[Collection entries]
^^^^^^^^
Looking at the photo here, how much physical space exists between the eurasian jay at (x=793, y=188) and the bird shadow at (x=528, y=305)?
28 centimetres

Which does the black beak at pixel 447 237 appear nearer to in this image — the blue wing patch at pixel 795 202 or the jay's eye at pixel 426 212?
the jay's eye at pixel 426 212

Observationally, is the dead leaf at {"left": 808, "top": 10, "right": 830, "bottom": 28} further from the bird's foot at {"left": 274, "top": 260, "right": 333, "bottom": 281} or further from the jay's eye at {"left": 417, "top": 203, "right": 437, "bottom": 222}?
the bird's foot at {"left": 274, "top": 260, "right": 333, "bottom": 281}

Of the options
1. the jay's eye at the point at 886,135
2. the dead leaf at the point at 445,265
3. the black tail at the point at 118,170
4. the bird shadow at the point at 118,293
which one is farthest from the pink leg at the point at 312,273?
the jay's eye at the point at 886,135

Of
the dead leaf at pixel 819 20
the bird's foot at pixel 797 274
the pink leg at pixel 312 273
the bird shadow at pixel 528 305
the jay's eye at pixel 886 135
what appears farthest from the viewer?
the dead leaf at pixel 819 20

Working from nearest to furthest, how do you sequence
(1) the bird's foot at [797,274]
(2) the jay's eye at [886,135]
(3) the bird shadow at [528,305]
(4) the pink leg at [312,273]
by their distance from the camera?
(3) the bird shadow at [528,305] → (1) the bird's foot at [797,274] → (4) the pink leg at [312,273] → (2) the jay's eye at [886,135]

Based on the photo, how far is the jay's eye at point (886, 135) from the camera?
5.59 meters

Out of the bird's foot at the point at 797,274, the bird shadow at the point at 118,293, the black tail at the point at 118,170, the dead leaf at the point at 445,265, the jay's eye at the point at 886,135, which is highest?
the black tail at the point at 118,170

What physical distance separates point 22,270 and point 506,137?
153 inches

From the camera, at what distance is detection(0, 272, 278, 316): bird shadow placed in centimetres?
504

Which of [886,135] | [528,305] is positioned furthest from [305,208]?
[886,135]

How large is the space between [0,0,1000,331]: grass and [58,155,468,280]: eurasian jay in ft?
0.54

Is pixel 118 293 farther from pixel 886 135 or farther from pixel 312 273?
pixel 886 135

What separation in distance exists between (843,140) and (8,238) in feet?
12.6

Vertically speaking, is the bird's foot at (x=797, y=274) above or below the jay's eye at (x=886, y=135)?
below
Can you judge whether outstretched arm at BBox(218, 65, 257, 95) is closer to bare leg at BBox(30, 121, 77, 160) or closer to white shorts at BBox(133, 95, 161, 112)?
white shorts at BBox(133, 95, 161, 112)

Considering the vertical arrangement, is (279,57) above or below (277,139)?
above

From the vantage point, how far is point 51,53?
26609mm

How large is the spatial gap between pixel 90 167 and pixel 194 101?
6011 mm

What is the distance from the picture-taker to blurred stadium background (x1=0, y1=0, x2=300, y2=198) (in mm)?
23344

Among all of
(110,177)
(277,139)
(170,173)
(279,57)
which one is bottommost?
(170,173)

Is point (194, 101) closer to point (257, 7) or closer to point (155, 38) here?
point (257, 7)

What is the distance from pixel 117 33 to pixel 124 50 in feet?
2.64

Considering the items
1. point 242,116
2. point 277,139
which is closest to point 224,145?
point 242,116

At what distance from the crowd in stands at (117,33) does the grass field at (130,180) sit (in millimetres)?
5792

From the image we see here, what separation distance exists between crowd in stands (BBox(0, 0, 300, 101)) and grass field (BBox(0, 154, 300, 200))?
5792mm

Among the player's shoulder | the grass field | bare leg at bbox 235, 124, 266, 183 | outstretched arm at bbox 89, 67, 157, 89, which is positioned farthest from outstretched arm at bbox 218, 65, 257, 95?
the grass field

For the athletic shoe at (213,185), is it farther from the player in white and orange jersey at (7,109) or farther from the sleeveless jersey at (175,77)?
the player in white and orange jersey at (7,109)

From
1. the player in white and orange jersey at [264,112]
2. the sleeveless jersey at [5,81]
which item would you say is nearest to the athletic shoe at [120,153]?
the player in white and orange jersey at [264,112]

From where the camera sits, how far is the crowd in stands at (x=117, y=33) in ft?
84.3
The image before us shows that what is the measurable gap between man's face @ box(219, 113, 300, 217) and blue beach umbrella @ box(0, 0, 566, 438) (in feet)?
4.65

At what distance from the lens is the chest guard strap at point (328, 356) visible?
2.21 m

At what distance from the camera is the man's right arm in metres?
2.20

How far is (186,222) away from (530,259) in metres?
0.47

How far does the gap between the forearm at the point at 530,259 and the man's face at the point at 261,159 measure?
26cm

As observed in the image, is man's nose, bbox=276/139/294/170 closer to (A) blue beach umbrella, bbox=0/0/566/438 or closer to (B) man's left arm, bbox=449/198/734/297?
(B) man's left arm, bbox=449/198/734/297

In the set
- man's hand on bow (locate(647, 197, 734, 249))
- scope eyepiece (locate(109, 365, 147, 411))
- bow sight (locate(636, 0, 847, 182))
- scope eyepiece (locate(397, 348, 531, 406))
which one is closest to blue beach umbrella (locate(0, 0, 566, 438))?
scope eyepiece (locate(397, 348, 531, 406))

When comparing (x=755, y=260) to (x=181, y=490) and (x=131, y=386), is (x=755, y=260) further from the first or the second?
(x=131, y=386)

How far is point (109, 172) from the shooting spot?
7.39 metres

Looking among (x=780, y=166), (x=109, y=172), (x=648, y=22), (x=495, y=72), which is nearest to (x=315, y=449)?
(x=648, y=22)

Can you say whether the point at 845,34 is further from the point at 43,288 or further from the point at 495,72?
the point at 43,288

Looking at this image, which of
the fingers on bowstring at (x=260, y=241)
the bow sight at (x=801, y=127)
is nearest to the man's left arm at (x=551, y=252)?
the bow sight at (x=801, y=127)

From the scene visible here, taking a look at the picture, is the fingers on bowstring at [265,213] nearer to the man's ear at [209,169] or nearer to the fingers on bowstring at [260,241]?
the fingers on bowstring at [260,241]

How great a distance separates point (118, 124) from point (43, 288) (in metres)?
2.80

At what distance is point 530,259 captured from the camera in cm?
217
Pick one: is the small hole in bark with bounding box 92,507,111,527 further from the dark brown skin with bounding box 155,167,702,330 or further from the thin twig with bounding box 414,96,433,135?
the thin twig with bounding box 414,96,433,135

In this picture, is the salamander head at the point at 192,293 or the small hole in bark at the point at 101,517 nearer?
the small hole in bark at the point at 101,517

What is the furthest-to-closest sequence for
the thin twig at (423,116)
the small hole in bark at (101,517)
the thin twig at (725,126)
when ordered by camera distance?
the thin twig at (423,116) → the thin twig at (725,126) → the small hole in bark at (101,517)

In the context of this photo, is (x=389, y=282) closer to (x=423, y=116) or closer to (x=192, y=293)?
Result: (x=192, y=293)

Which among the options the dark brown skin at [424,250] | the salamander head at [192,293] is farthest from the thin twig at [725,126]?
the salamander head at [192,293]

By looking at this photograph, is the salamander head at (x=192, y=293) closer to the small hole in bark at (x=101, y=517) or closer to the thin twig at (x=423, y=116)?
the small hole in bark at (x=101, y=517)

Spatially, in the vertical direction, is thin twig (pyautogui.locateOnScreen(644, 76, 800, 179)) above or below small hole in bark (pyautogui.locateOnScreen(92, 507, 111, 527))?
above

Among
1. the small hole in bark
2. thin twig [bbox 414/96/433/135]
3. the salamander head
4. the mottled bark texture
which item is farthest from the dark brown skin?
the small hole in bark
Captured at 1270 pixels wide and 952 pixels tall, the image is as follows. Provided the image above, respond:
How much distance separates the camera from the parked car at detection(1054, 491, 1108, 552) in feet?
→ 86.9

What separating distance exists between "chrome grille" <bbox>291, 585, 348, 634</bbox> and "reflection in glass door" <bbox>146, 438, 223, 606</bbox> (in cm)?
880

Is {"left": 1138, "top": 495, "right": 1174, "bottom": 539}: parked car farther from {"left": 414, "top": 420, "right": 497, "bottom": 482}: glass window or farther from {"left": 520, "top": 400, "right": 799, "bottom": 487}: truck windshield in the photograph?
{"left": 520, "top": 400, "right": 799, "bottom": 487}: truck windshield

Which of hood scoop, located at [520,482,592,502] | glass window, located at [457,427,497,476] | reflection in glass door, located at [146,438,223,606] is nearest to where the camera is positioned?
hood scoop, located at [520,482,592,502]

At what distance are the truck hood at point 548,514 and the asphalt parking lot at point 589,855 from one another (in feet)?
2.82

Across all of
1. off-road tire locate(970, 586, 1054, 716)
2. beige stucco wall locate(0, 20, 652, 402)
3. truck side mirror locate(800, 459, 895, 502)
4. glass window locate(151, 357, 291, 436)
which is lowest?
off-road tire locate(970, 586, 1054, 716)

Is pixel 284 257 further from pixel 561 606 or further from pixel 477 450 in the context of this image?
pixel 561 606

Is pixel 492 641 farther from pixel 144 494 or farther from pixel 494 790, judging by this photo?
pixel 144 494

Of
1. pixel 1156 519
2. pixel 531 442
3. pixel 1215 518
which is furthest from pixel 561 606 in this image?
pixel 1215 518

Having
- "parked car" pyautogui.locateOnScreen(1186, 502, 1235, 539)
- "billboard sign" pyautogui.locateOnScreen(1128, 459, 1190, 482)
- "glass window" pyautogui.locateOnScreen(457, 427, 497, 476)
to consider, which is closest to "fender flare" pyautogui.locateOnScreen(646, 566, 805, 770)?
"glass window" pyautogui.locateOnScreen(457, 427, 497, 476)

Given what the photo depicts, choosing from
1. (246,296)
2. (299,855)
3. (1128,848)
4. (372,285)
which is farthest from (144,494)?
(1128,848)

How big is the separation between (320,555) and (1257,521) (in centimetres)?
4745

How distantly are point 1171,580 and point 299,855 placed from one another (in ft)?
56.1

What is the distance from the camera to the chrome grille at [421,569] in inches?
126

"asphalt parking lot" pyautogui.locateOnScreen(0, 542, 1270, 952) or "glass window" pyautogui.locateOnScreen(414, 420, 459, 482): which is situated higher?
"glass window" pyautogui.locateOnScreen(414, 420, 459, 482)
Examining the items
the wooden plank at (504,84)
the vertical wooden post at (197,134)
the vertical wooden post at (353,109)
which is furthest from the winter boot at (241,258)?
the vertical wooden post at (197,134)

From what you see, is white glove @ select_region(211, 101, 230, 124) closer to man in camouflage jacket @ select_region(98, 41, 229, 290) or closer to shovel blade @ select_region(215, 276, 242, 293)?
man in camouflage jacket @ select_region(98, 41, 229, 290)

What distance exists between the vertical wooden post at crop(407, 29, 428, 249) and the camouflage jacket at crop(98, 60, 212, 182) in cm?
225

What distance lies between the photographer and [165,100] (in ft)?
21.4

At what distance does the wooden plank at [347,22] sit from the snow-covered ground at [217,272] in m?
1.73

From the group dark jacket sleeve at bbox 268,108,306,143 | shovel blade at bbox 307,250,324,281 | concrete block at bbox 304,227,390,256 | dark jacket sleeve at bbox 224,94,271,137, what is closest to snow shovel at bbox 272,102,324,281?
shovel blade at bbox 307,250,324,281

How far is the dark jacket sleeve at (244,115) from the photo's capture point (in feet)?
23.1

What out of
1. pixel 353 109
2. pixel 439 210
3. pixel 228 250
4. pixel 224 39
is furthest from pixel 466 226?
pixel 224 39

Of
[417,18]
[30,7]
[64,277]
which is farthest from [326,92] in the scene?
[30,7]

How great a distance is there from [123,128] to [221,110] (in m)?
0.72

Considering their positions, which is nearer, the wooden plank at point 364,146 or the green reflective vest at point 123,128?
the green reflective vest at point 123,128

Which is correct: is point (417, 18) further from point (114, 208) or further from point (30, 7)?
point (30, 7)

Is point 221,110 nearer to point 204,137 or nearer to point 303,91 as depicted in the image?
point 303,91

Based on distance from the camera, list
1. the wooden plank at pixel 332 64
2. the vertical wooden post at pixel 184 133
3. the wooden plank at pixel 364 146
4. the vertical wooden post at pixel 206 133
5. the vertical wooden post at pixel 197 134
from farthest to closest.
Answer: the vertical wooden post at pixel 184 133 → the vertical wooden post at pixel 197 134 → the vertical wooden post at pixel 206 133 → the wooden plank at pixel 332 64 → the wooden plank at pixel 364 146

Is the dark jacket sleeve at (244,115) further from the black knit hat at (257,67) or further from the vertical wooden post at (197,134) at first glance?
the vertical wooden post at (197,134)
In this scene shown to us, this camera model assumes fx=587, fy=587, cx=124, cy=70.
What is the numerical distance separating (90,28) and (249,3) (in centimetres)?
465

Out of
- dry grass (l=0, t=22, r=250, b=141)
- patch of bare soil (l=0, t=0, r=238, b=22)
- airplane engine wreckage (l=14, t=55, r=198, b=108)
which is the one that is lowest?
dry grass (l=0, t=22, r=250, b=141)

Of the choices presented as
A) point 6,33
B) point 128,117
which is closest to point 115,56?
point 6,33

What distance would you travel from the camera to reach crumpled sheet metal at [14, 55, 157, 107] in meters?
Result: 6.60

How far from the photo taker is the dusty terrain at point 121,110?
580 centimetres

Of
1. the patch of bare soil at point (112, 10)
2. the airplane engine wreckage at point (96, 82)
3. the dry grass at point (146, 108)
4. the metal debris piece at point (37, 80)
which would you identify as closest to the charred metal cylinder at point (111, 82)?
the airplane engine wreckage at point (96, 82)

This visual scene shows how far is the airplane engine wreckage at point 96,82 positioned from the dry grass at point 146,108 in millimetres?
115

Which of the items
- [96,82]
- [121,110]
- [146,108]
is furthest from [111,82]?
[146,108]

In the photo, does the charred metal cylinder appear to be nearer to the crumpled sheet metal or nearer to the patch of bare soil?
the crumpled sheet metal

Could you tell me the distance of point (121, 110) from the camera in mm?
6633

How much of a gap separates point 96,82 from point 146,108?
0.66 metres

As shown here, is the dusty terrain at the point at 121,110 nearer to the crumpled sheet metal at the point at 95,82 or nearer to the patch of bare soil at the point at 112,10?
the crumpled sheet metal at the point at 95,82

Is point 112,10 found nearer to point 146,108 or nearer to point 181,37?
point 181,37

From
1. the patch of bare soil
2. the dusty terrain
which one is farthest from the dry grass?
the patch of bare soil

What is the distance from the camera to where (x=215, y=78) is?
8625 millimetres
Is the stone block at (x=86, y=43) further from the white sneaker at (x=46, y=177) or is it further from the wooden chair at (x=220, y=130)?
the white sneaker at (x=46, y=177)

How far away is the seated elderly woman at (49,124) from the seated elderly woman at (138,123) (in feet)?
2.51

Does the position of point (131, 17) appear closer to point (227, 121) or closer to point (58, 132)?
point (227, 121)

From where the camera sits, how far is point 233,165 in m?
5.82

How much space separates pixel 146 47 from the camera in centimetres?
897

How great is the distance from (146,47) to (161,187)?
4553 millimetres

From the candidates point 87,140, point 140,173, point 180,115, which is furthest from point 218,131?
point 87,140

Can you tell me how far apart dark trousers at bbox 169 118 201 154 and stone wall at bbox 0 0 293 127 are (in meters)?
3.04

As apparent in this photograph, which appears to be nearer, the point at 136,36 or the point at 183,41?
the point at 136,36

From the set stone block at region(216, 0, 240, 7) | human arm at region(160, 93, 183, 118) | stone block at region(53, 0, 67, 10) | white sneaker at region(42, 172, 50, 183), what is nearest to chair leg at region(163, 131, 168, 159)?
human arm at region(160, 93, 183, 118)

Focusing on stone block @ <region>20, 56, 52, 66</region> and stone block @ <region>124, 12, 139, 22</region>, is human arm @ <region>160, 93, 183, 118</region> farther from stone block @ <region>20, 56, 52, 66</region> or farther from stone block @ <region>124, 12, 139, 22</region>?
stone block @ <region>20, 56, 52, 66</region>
^^^^^^^^
#### Task to carry out:
Return the items verbatim, from the line containing "When comparing (x=755, y=260)" through the line containing "7.39 metres", including both of those lines.

#### Written reply:
When comparing (x=755, y=260) to (x=181, y=490) and (x=131, y=386), is (x=755, y=260) further from the first or the second?
(x=131, y=386)

How far is point (109, 172) from the shooting spot?
7.39 metres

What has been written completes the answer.